Feels good to be back here, a number of others have returned, but there is much to be done until the curtain goes up on May 15. [so much to be done, gently reader that this is kind of late…]

Grand Canyon-South Rim















The canyon is the canyon, a vast sculptured reverse mountain of colors and crags, the South Rim is a different view of it, and the best part of this side is that it is madly developed, the great old lodge, El Tovar, all dark shingles,



the rustic Bright Angel Lodge and cabins,



and several other more modern accommodations. Many more people working here, maybe even 10 times as many, more snack bars, and more parking and way more people even on this early spring day. This is a theme park, well done but still a theme park.



The things I really came to see are the oldest buildings, especially those by Mary Colter. The Santa Fe RR and Mr. Fred Harvey were the big movers in developing the South Rim, and you can still take the train from Williams, today a vintage stainless Budd car train with a big silver diesel. We pass on what appears to be a featureless train ride from a scenery point of view, the only thing fun would be to see the interiors of the cars, big bucks for even a cheap ticket.

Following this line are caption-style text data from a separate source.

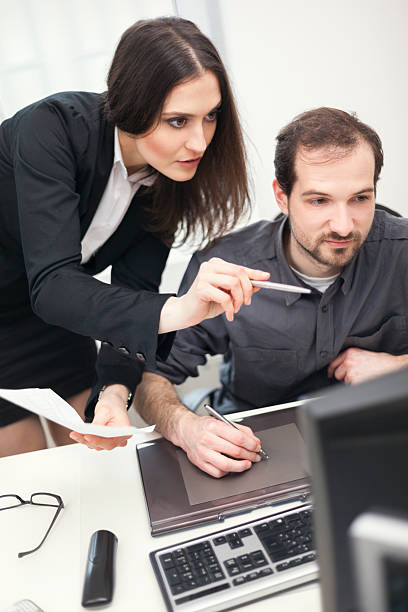 Art director working with graphic designer stock photo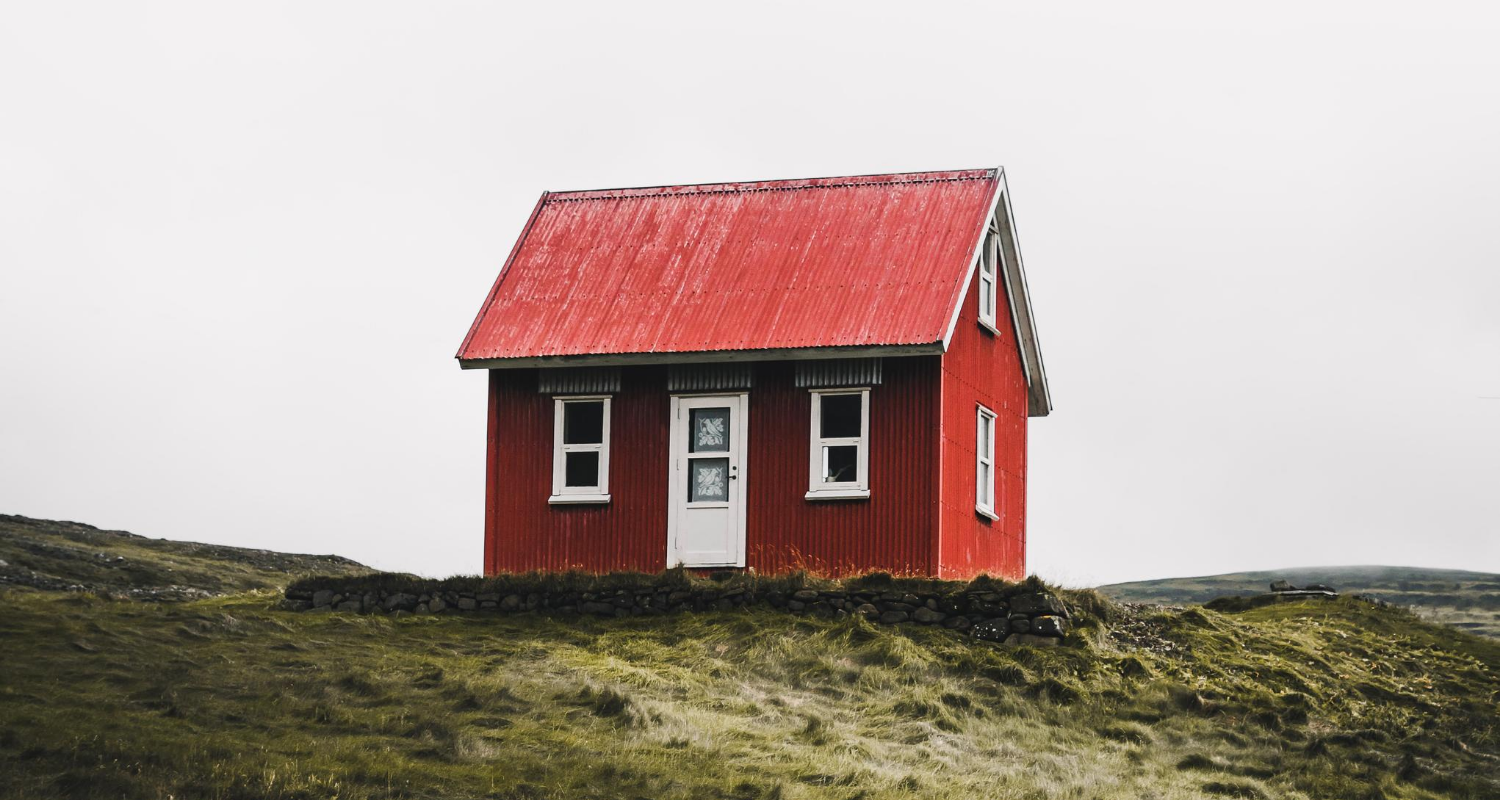 An image of a house represents the process of buying and selling at the same time.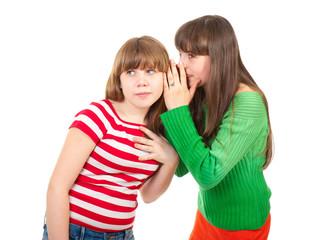 Two school girls whisper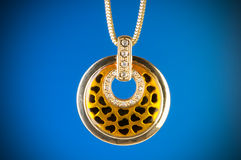 Pendant against colour background Royalty Free Stock Image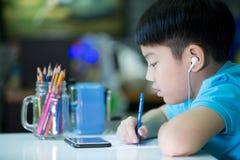 使用手机的男孩和在家绘在白皮书 免版税库存图片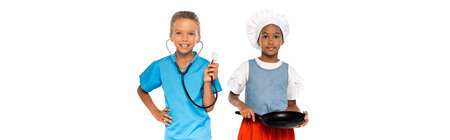 panoramic concept of multicultural kids in costumes of different professions holding frying pan and stethoscope isolated on white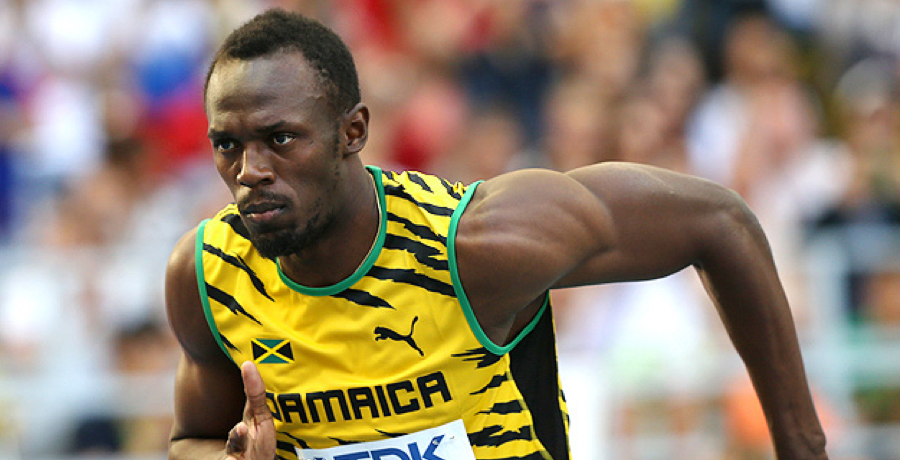 PIC: Usain Bolt Posts Image Of Himself Topless With Semi-Naked Woman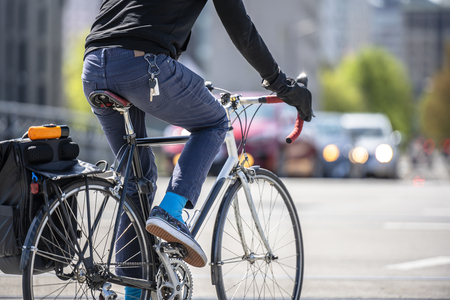 Man cyclist pedals a bicycle and rides along the Portland city streets, preferring, like most Portland residents, an active healthy lifestyle and an alternative eco friendly mode of transport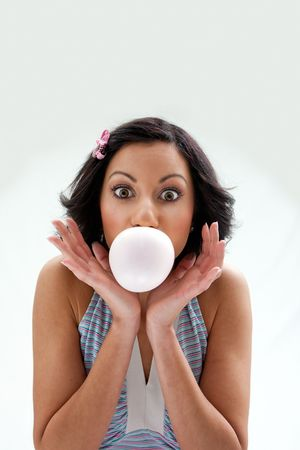 Beautiful Latina girl with huge eyes open blowing a bubblegum bubble, isolated photo
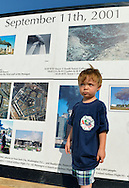 """East Meadow, New York, U.S. 11th September 2013. TIMOTHY HUNTER, 3, of Wantagh, visits the Global War on Terror """"Wall of Remembrance"""" a traveling memorial on display in New York for the first time, at Eisenhower Park on the 12th Anniversary of the terrorist attacks of 9/11. Timothy's uncle Joseph G. Hunter, a firefighter in Squad 288 in Maspeth Queens, died during September 11th 2001 terrorist attack, and the nephew is wearing a T-shirt from the 9th Annual Memorial Drill for his Uncle Joseph. The unique 94 feet long by 6 feet high wall has, on one side, almost 11,000 names of those lost on September 11th 2001, along with heroes and veterans who lost their lives defending freedom of Americans over past 30 years. On the wall's other side is a timeline, with photos, covering 1983 to present day."""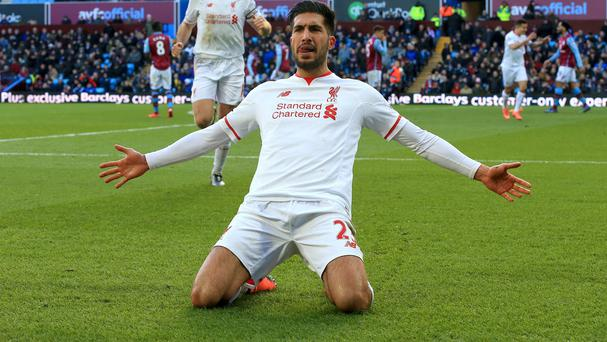 Emre Can celebrates Liverpool's third goal in their 6-0 win at Aston Villa on Sunday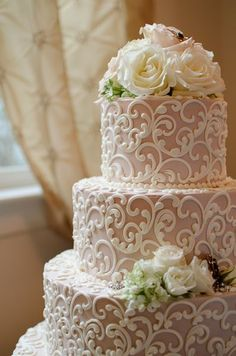 Piping on wedding cake with fresh flowers #weddingcakes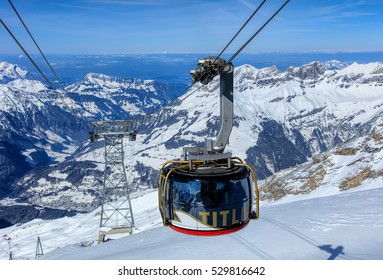 Mt. Titlis, Switzerland - 9 March, 2016: a gondola of the Rotair cable car, view from the station on the top of the mountain. Rotair gondolas make a 360 degrees turn during the five-minute trip.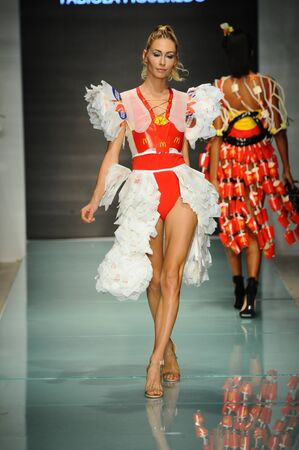 MIAMI, FL - JULY 20: A model walks the runway at McDCouture Makes A Splash At Miami Swim Week at 2100 Collins Ave. on July 20, 2017 in Miami, Florida.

El Tovar predates the national park rustic, it is shingle style, but Bright Angel Lodges and the train station are all of logs. Mary Coulter’s four buildings are all of stone, meticulous copies of the Sinagua walls of local stone, unfinished rough and often with small elements that mimic ruins or even petroglyphs. She took seriously the directive that the buildings look as though they predated the white man.




Hopi house is a pueblo from the outside, complete with upper layers and ladders, and a few small windows. Inside it is full of gifts, but of a really high caliber including a lot of pawn silver that I long for.

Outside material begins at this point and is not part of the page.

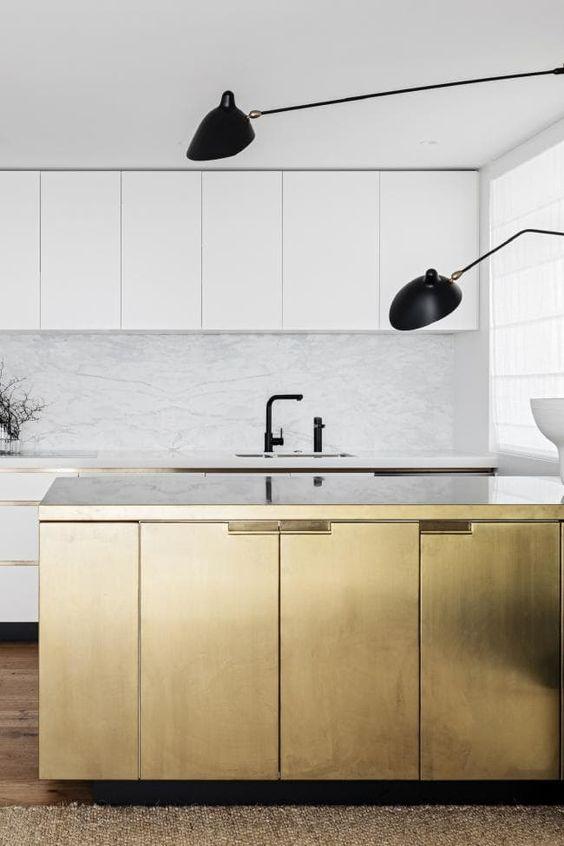 kitchen, wooden floor, brown rug, white marble backsplash, golden island, white cabinet, black long sonces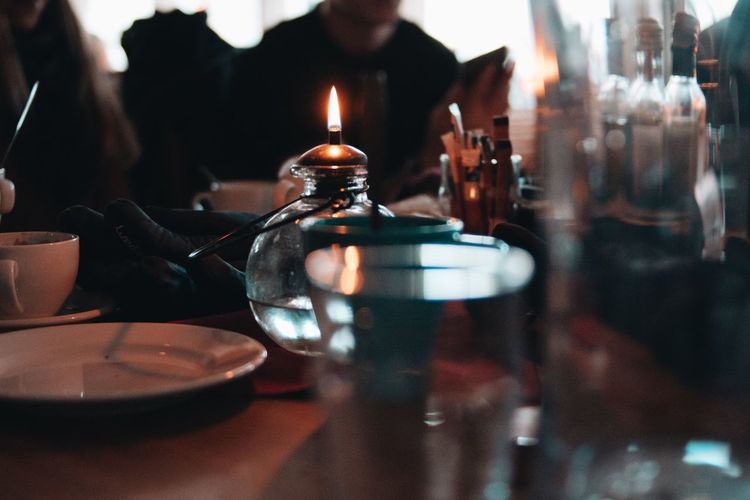 Close-up of lit candle by place setting on table in restaurant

Next, going west is the stone Fred Harvey gift shop, hanging over the edge of the rim, with two porches that let me feel safe enough to look over, except for a rock chimney; it could be an ancient dwelling.

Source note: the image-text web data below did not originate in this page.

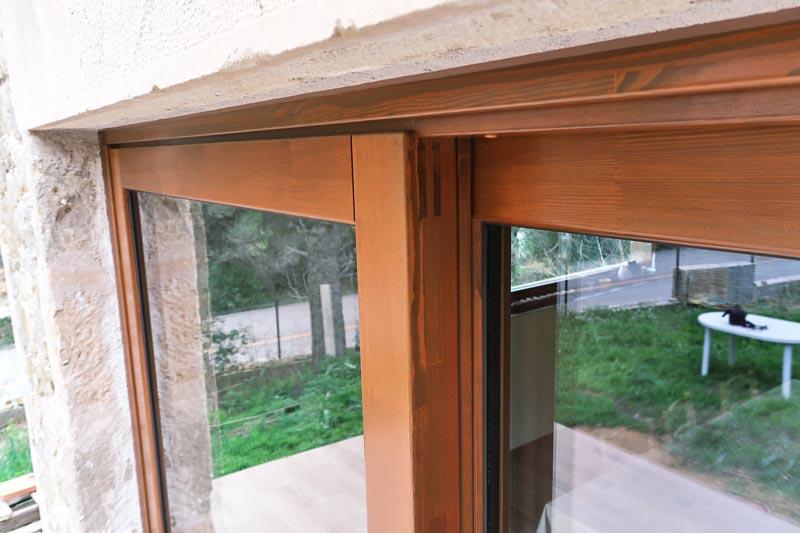 finestres de fusta amb gran transmitància tèrmica i aïllament acústic a Girona fabricades per Carreté Finestres -silva 68 finestra perfil europeu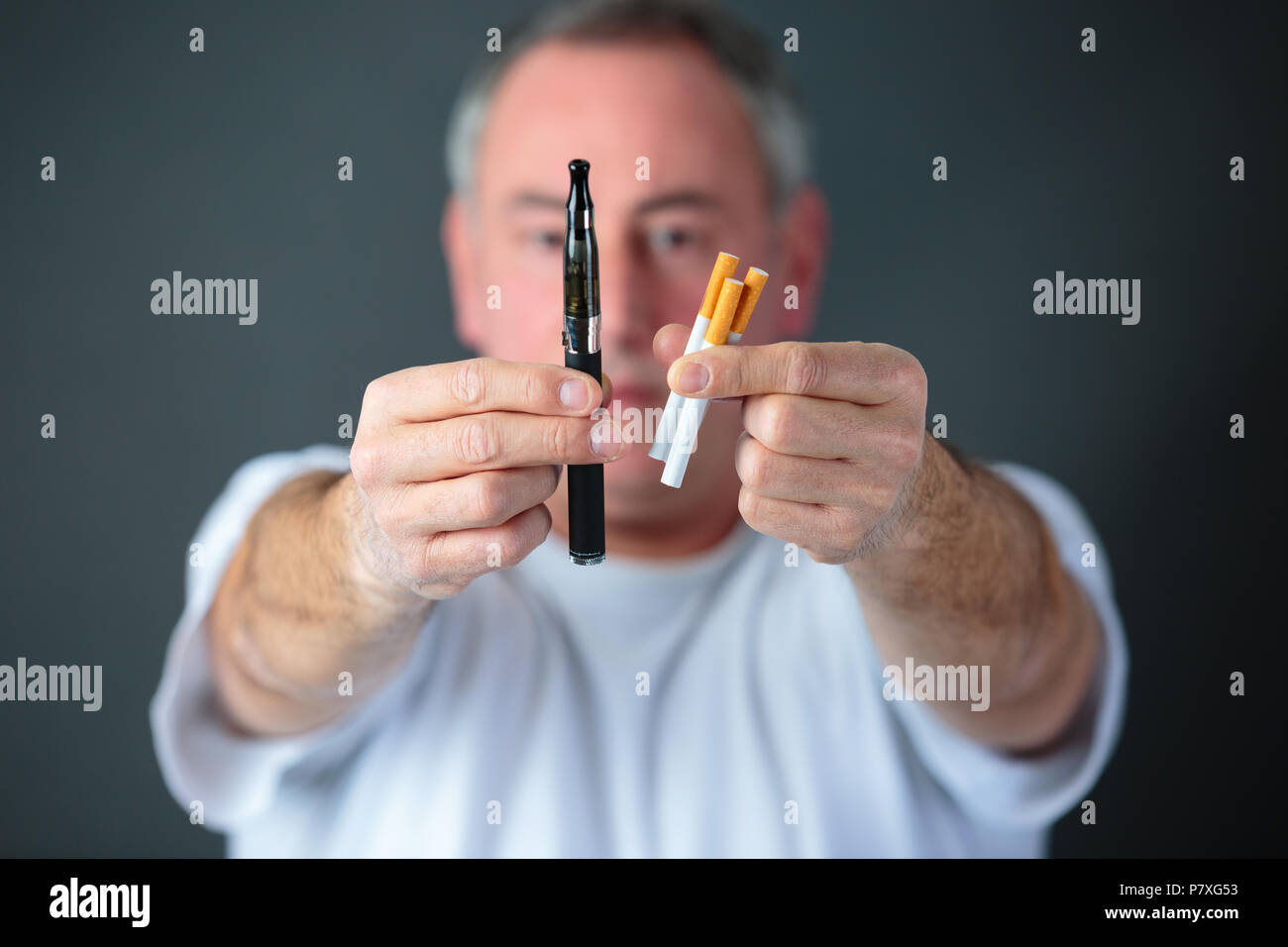 doctor comparing conventional tobacco cigarettes and electronic vaporizer - Stock Image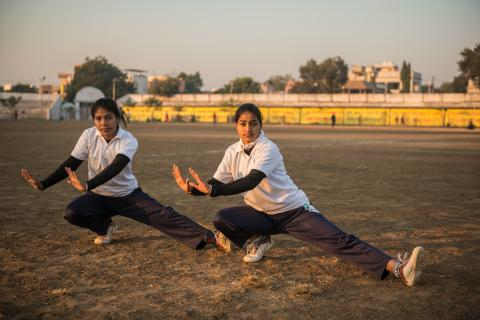 Hemlata Mandrai (Anchor, Right), 18, and Toshiba Qureshi (Co-Anchor), 19, launched The Power of Girls to assemble a girls cricket team not only to emphasize the importance of sports and physical fitness for them, but also to raise awareness about gender and caste discrimination, and sexual harassment.
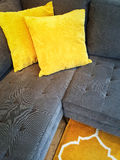 Gray sofa with yellow cushions Stock Images
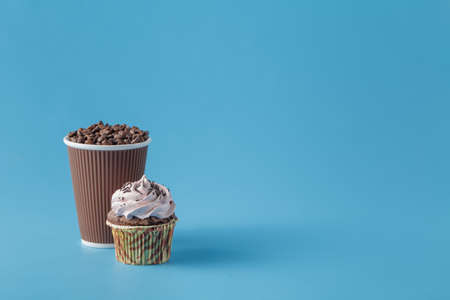 to go cup: Coffee to go Cup with coffee beans and cupcake on blue Stock Photo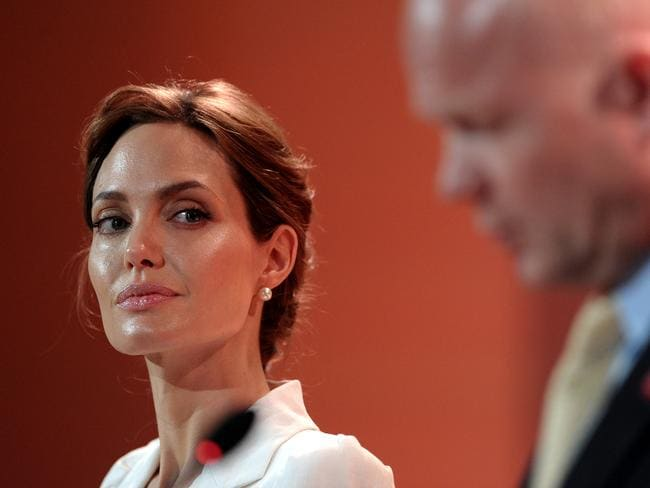 War zone ... Jolie listens as co-host Britain's Foreign Secretary William Hague makes his opening speech at the start of the four-day Global Summit to End Sexual Violence in Conflict. Picture: Getty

All the way out west where you have to take a bus, is Hermit’s Rest. A small rustic stone guest house set into the hillside.


The center room has a fireplace that is a great 7’ arch, like Soleri’s naves, and two side rooms that were bedrooms. This quiet intimate little building is a treat, nice to imagine coming out here by van and being left in solitude for a few days.




The best of Mary’s buildings and really the best of the whole South Rim is her Desert Watchtower, all the way on the eastern end of the park part of the rim.


This stone tower and smaller rooms clustered at its base are on a height that gives you a view down the river and the canyon as well as toward the east where the Painted Desert and the canyon of the Little Colorado spread out.



The view from the base is wonderful, and the tower is a series of rooms, with small windows, and the inside walls are smooth cement that have been painted with all sorts of Hopi images, by Hopi artists.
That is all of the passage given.